Seminar: Sara Heller, University of Michigan

Date and Time
Location
North Hall 2111

Speaker

Sara Heller from the University of Michigan

Title

"Predicting and Preventing Gun Violence: An Experimental Evaluation of READI Chicago, Parts I and II"
With Monica P. Bhatt, Max Kapustin, Marianne Bertrand, and Christopher Blattman

Abstract

Gun violence is the most pressing public safety problem in American cities. We conducted a randomized controlled trial (N = 2,456) of a program to reduce shootings called the Rapid Employment and Development Initiative (READI) Chicago. READI offered adult men an 18-month job alongside cognitive behavioral therapy and other social support. Our previous work showed that both algorithmic and human referral methods identified men with strikingly high scope for gun violence reduction: for every 100 people in the control group, there were 11 shooting and homicide victimizations in the 20 months after randomization.
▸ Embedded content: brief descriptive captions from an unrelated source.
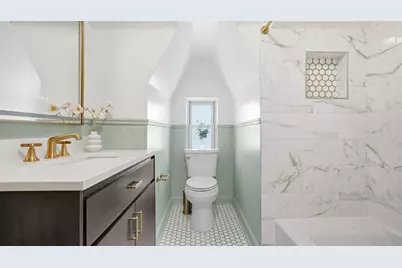 1508 Reamer Street, Pittsburgh, PA 15226 - Photo 30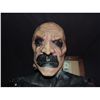 Image 1 : TORTURED ROTTEN ZOMBIE 4 SILICONE FULL HEAD MASK WITH ZIPPER ENCLOSURE IN REAR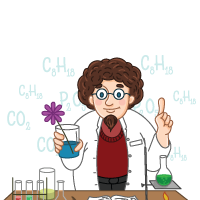День химика в 2022 году отмечается 29 мая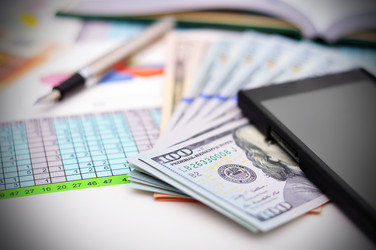 Similar image 7574727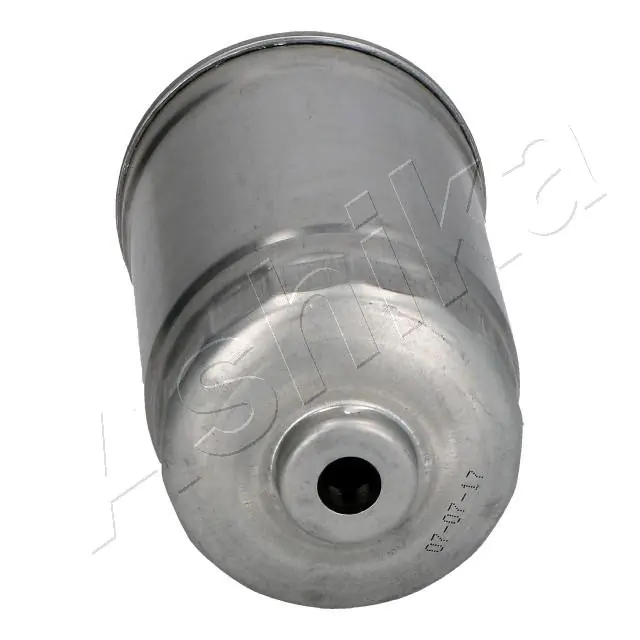 Фільтр тонкого очищення палива Ashika 30K0018 ціна, від 7.88 USD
Overall, there was no statistically significant change in an index combining three measures of serious violence, the study’s primary outcome, during this period. One of the three measures, shooting and homicide arrests, declined 65 percent (p = .13 after multiple testing adjustment). Because shootings are so costly, READI generated estimated social savings between $182,000 and $916,000 per participant (p = .03), implying a benefit-cost ratio between 4:1 and 18:1. Moreover, participants referred by outreach workers—a pre-specified subgroup—showed enormous declines in both arrests and victimizations for shootings and homicides (79 and 43 percent, respectively) that remain statistically significant even after multiple testing adjustments. Preliminary results from the post-program period (21-40 months after randomization) further explore these differences and introduce new health outcomes.